Collected data entries:

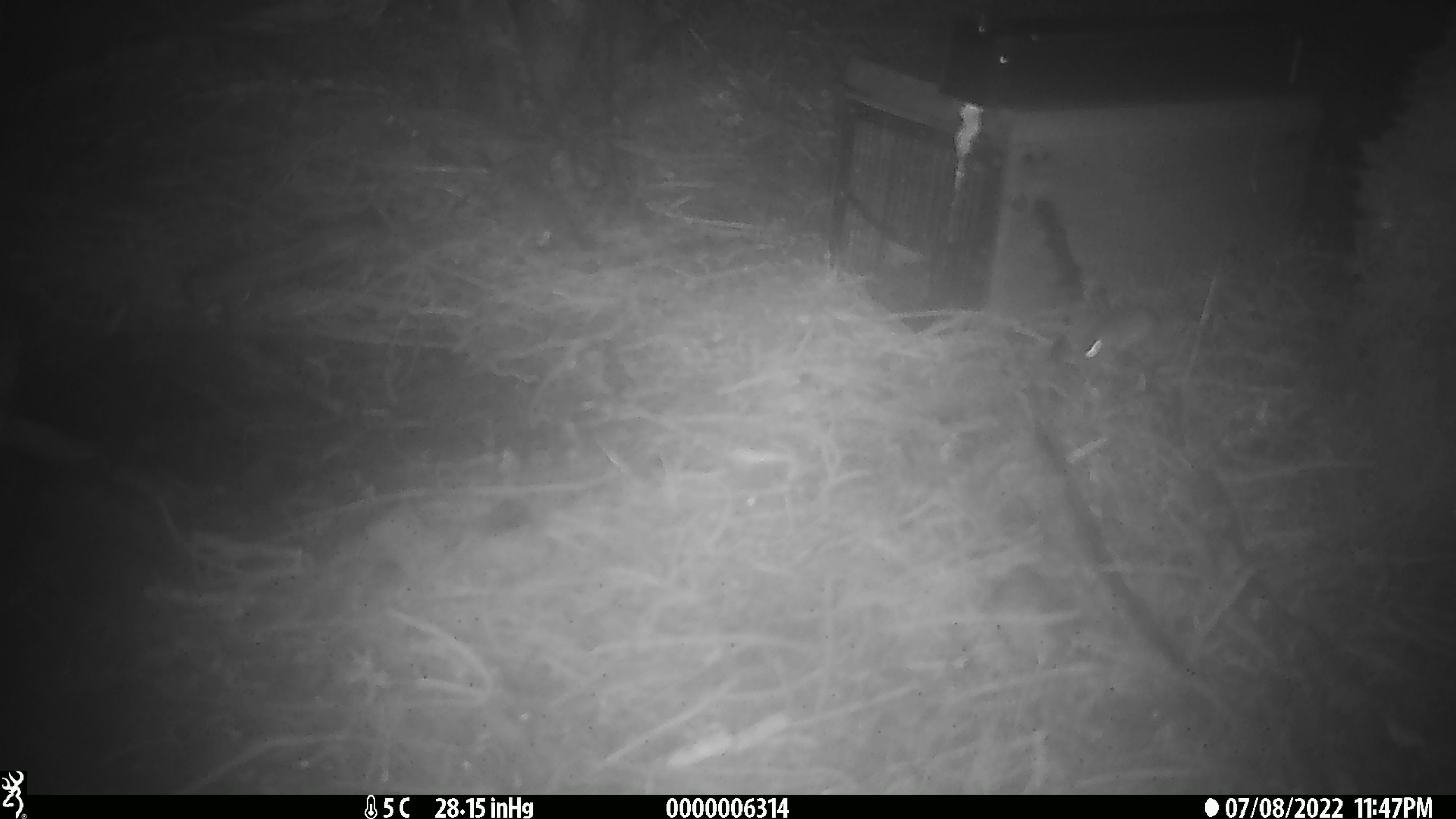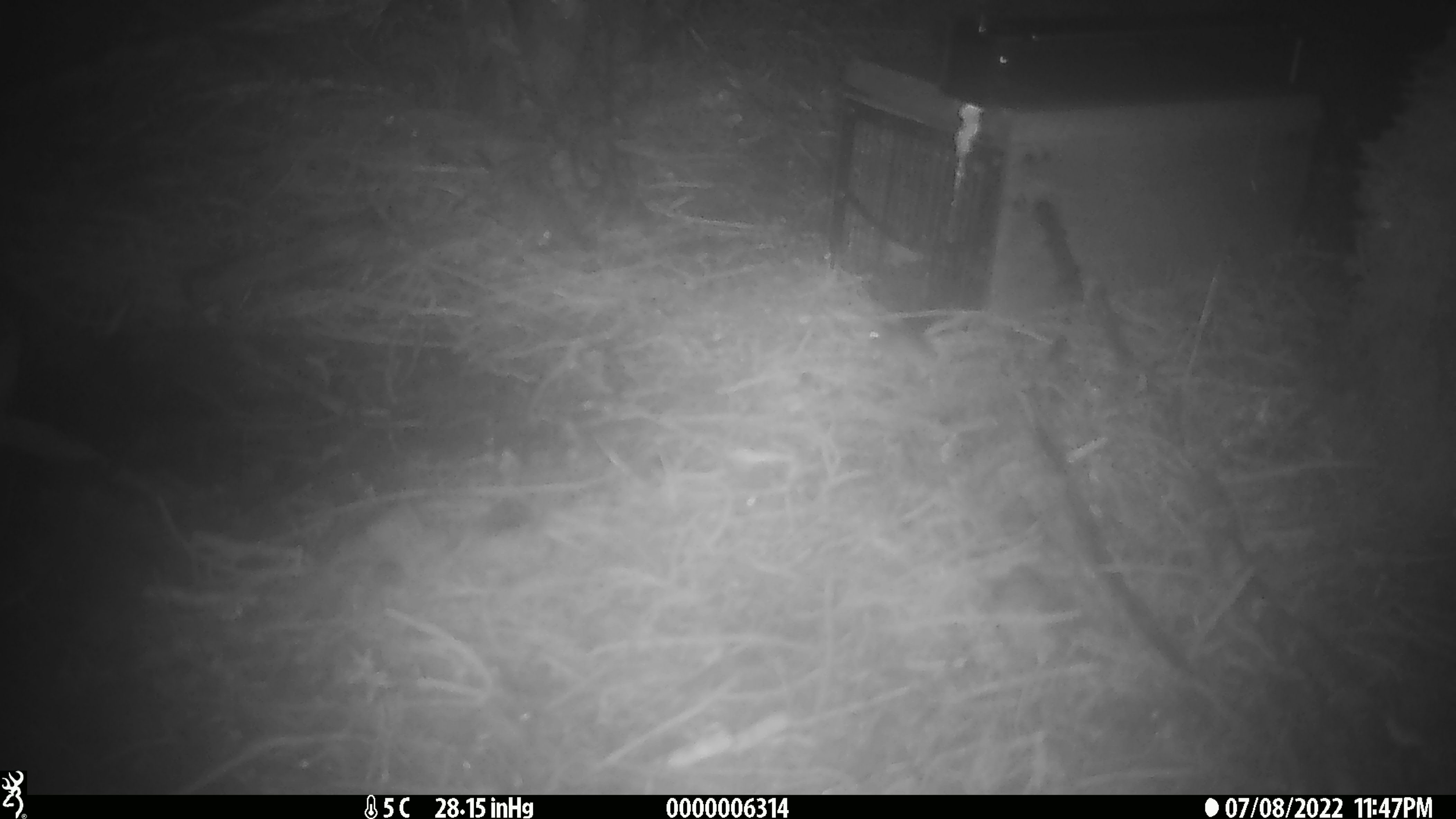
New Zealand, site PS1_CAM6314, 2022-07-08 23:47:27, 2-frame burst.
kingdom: Animalia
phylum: Chordata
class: Mammalia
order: Rodentia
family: Muridae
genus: Mus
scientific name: Mus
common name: mouse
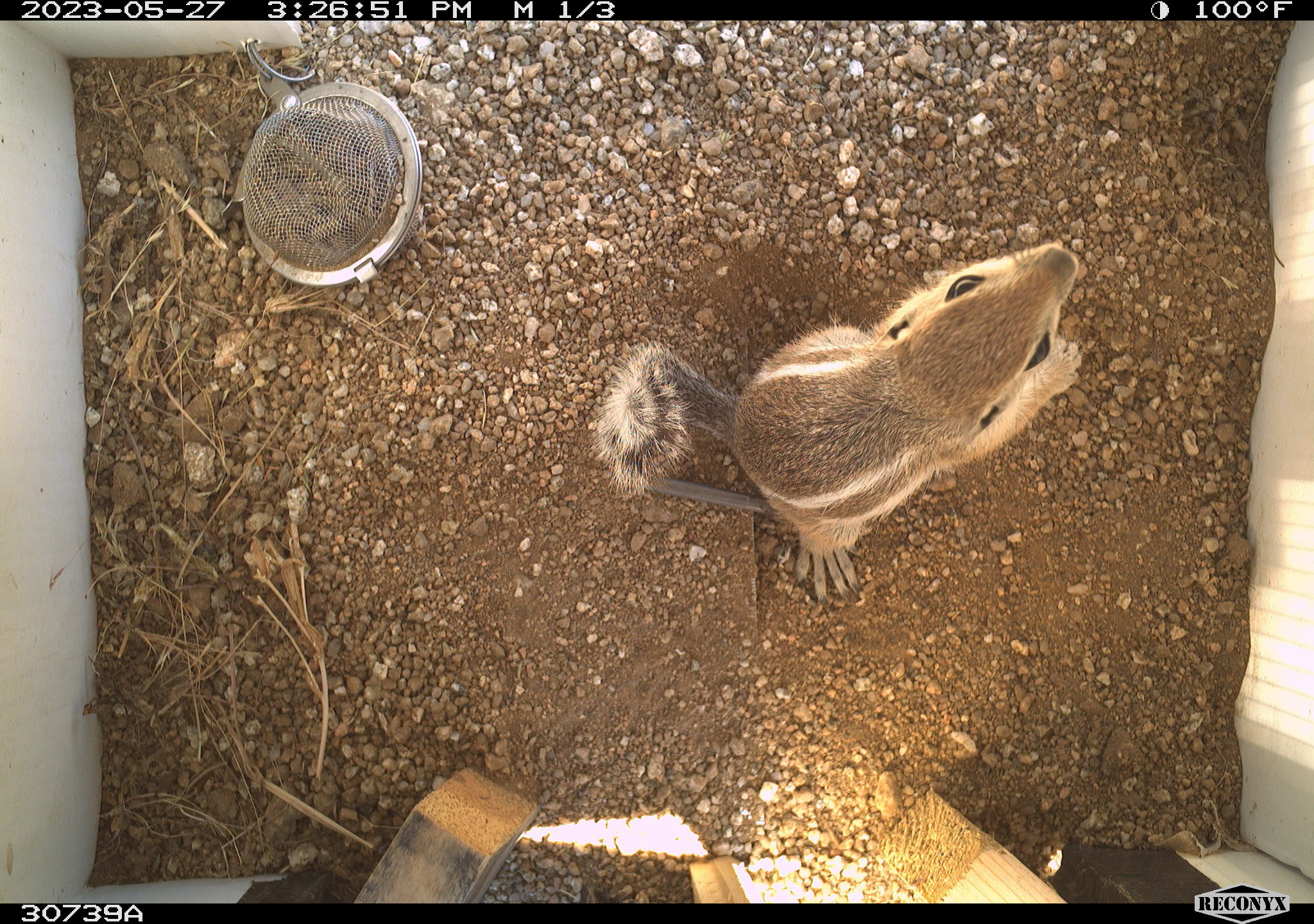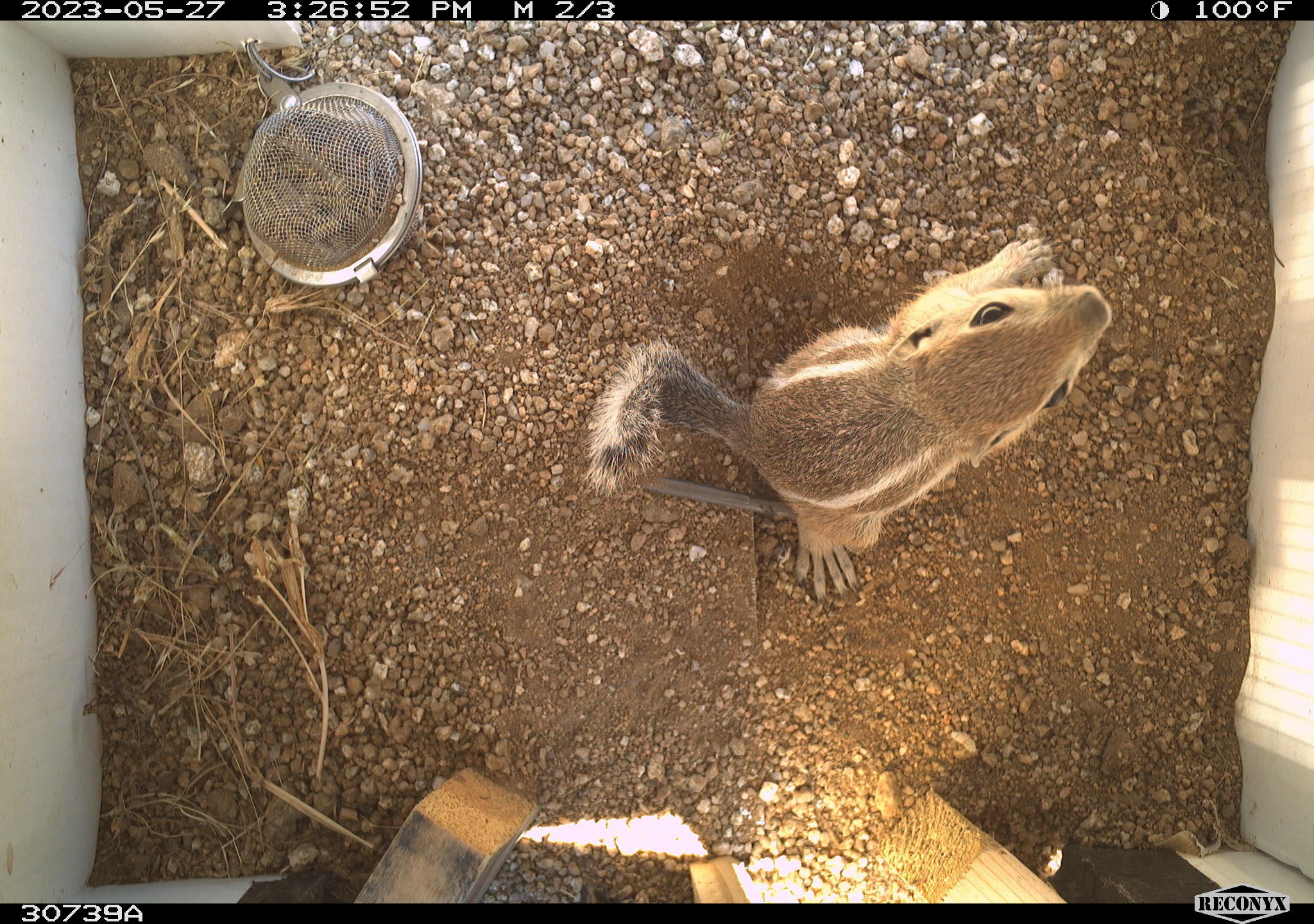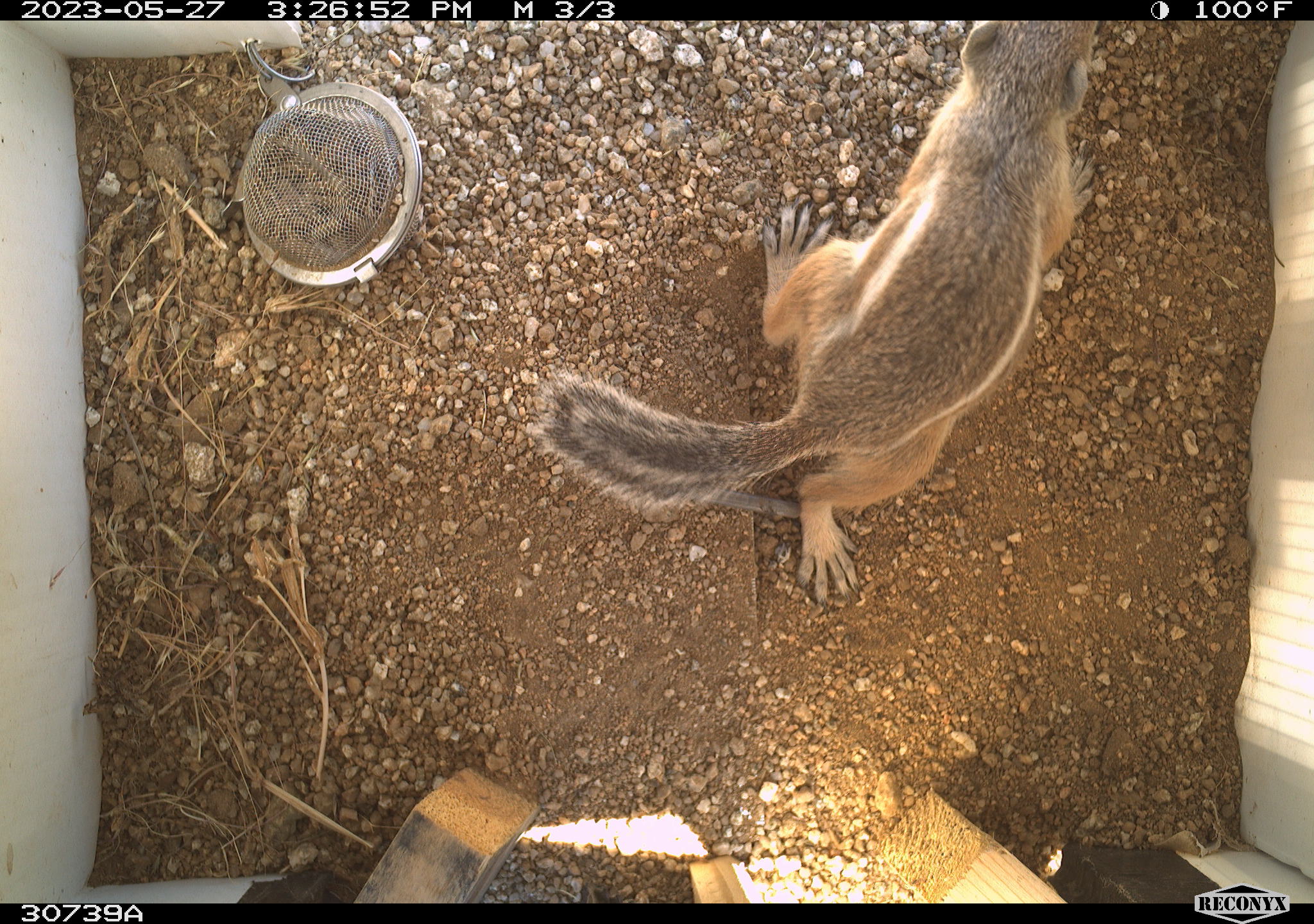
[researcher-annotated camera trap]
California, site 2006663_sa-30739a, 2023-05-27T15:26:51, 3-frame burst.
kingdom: Animalia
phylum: Chordata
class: Mammalia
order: Rodentia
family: Sciuridae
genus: Ammospermophilus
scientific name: Ammospermophilus leucurus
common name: white-tailed antelope squirrel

• **Problem statement**:
Pictures should be skipped, and the records retyped word for word.

• **Exercise response**:
New Zealand, site PS1_CAM6314, 2022-07-08 23:47:27, 2-frame burst.
kingdom: Animalia
phylum: Chordata
class: Mammalia
order: Rodentia
family: Muridae
genus: Mus
scientific name: Mus
common name: mouse
[researcher-annotated camera trap]
California, site 2006663_sa-30739a, 2023-05-27T15:26:51, 3-frame burst.
kingdom: Animalia
phylum: Chordata
class: Mammalia
order: Rodentia
family: Sciuridae
genus: Ammospermophilus
scientific name: Ammospermophilus leucurus
common name: white-tailed antelope squirrel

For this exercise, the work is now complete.